Author’s Note: This article it is all Linda, with Richard cheering her on from the sidelines—more for Granddads next week.

Editor’s note:  This is the seventh in a series of Meridian Articles to and about grandparents.  See the first six articles at 1, 2, 3, 4, 5, and 6.  A new article runs each Tuesday.  Richard and Linda, who spend more and more of their time these days writing and speaking to Grandparents, would appreciate your feedback (via comments) on each of these articles.

We love your inputs!  Here are a couple of questions to respond to by commenting on this article:  1. Do you have any special, traditional times each year that you spend with your grandkids?  2.  How important is it to help form “cousin bonds” between your grandchildren?

Looking back over my twenty plus years of Grandmothering, I’ve realized that the best investment of my time, and the most fun I’ve had with our grandchildren has been through what I have called Grammie Camps. They have become a way to create lasting relationships and treasured memories with our grandchildren.

In preface, I must say that every grandparent/grandchild relationship and situation is different.
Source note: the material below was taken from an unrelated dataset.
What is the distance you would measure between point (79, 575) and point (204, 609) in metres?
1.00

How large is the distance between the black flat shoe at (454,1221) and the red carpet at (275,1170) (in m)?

I’m pretty sure not many readers will have thirty grandchildren who live from Zurich and London to New York City and Hawaii—and because they are so spread out, I try to cram in a lot during the two weeks we are all together each summer, and the key to it all is Grammie Camps!

The kids are invited to come to Grammie Camp the year they turn five and we look forward to those times together all year. I have tried a lot of ideas to make our time together memorable. If you’re up for it, pick and choose from the smorgasbord of ideas below that might fit the needs and ages of your own grandchildren. Or even better, use some of these suggestions as a springboard to create your own ideas, depending on your circumstances.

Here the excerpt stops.